When are FCGI processes restarted? Since every restart means that the cache is cleared (XCache only uses memory cache, no disk cache), degrading performance for a bit, I'd probably want them to restart as rarely as possible.
Thanks in advance for help! :)
Status:
Closed (fixed)
Comments
Submitted by Locutus on Sun, 01/30/2011 - 12:12 Comment #1
Hmm, I think I can answer this myself... Would the Apache directives like
FcgidProcessLifeTime
and others from theFcgid
group be the way to go?Submitted by JamieCameron on Sun, 01/30/2011 - 13:19 Comment #2
FCGI processes get started as needed, based on the number of concurrent requests.
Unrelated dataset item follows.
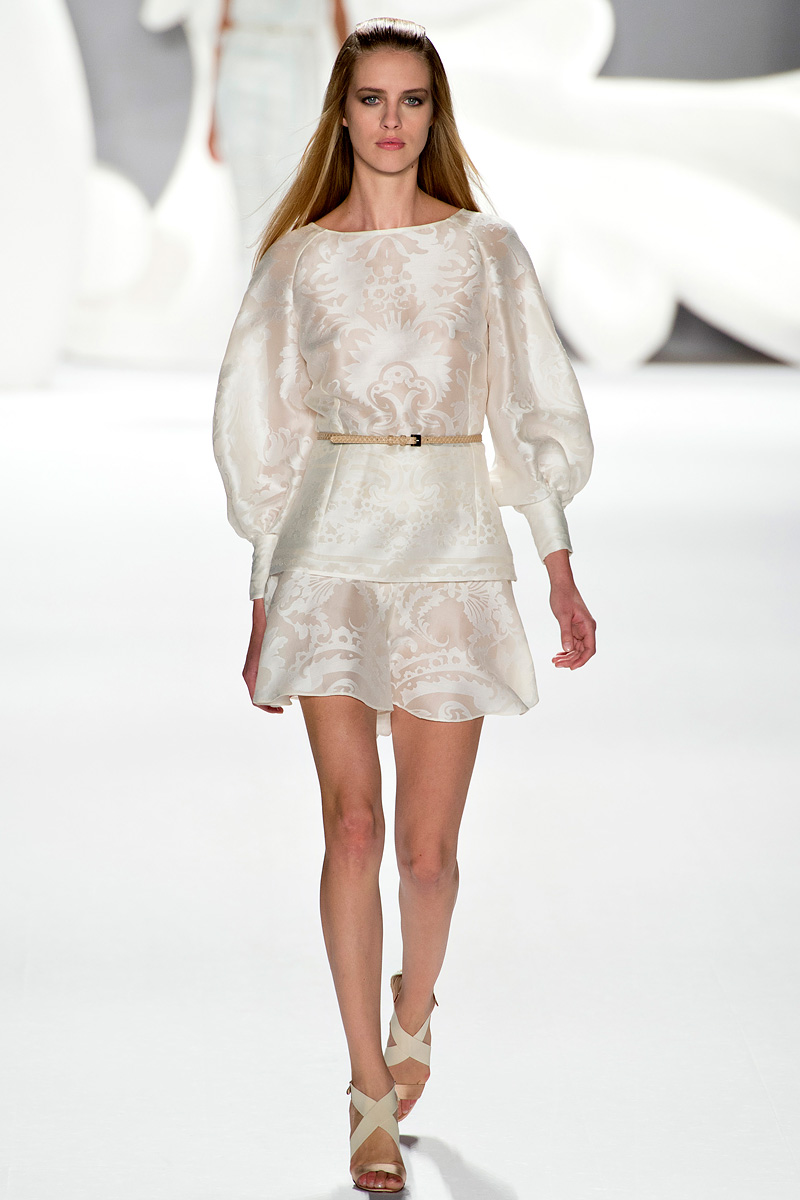 Catwalk-to-white-aisle-wedding-style-inspiration-for-brides-new-york-fashion-week-carolina-herrera.original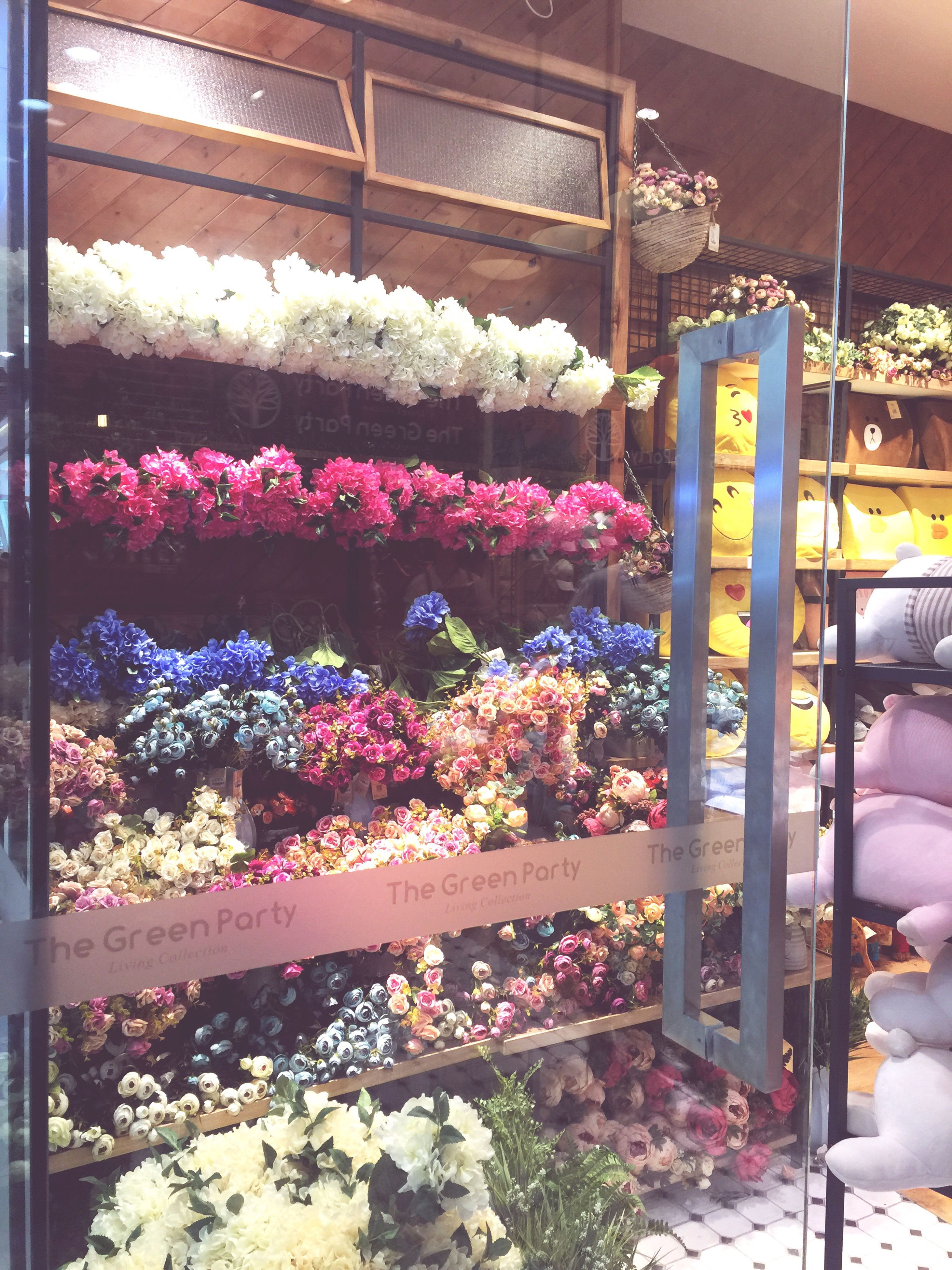 retail, flower, for sale, choice, small business, freshness, store, real people, variation, indoors, men, flower shop, business, market, day, one person, people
As far as I know, there is no upper limit.
The process lifetime can be set in Virtualmin, on the Website Options page. The field is called "Max PHP execution time", but it actually sets the FCGI timeout as well..
Submitted by JamieCameron on Sun, 01/30/2011 - 13:20 Comment #3
FCGI processes get started as needed, based on the number of concurrent requests. As far as I know, there is no upper limit.
The process lifetime can be set in Virtualmin, on the Website Options page. The field is called "Max PHP execution time", but it actually sets the FCGI timeout as well..
Submitted by Locutus on Sun, 01/30/2011 - 13:59 Comment #4
Okay yeah, I can see that function change the
MaxExecutionTime
directive in the vserver's PHP ini file... Though I can't see how it makes an entry for the FCGI process lifetime... Shouldn't that go into/etc/apache2/sites-available/domainname.conf
?EDIT: I just see it modifies the directive "IPCCommTimeout". Apache documentation lists that under this paragraph:
That directive is now named
FcgidIOTimeout
. Also, according to the same documentation, it has nothing to do with FCGI process lifetime, but does this:Any insights on this? :)
Submitted by JamieCameron on Sun, 01/30/2011 - 14:40 Comment #5
My mistake, you are correct .. that sets the max execution time of a single script, not the total fcgi process lifetime. For the latter, you'd need to set
FcgidProcessLifeTime
manually.Submitted by Locutus on Sun, 01/30/2011 - 14:50 Comment #6
Okidoki, thanks! Case closed. :)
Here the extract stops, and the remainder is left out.